Die Neuausrichtung des Vertriebs wird letztlich auch zu einschneidenden Veränderungen in der Struktur des Handels führen. Auch wenn die Hersteller die Notwendigkeit von Händlern betonen. „Es wird im Autohandel zu einer weiteren Konsolidierung kommen. Letztlich werden nur noch einzelne große Verbundunternehmen überleben können“, prognostiziert EY-Mann Fuß.

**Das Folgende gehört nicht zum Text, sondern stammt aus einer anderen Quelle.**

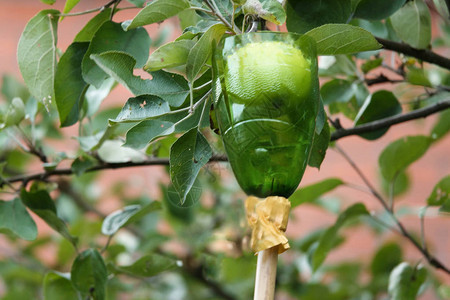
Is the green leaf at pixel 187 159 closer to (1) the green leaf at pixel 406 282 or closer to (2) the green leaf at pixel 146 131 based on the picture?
(2) the green leaf at pixel 146 131

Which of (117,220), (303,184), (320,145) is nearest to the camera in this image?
A: (320,145)

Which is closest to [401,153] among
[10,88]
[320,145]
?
[320,145]

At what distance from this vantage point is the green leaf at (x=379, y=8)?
521mm

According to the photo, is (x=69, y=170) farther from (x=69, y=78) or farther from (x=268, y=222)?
(x=268, y=222)

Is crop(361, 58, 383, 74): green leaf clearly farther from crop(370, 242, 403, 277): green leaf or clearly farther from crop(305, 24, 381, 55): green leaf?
crop(370, 242, 403, 277): green leaf

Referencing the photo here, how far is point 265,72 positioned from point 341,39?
0.07 meters

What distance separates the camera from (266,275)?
13.2 inches

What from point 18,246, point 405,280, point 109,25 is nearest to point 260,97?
point 109,25

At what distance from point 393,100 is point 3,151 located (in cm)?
69

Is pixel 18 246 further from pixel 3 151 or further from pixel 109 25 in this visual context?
pixel 109 25

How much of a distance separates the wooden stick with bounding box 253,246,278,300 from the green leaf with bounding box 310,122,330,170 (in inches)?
5.6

Das Vorbild Telsa könnte da wieder einmal Schule machen. Der Direktvertriebspionier hat zusätzlich zum Onlinehandel mehrere Stores eröffnet. In Deutschland wurde die Hälfte davon aber schon wieder geschlossen. Tesla-Chef Elon Musk ist eben ein kühler Rechner. Ob ein Laden bestehen bleibt oder nicht, hat er unter anderem von den Walk-ins, also der Besucheranzahl, abhängig gemacht, wie viele davon wiederum eine Probefahrt gemacht haben und ein Auto erstanden haben. Fällt die Bilanz positiv aus, bleibt der Schauraum bestehen, sonst eben nicht.

In Österreich haben immerhin sieben Händler diesen Check offenbar bestanden. Telsa hat im Vorjahr hierzulande rund 3.230 Stück verkauft, was einem Marktanteil von 1,3 Prozent entspricht, fast gleich viel wie Volvo – mit 22 Händlern. Viele davon dürften nun angesichts dieser Relationen zumindest langfristig um ihre Existenz bangen.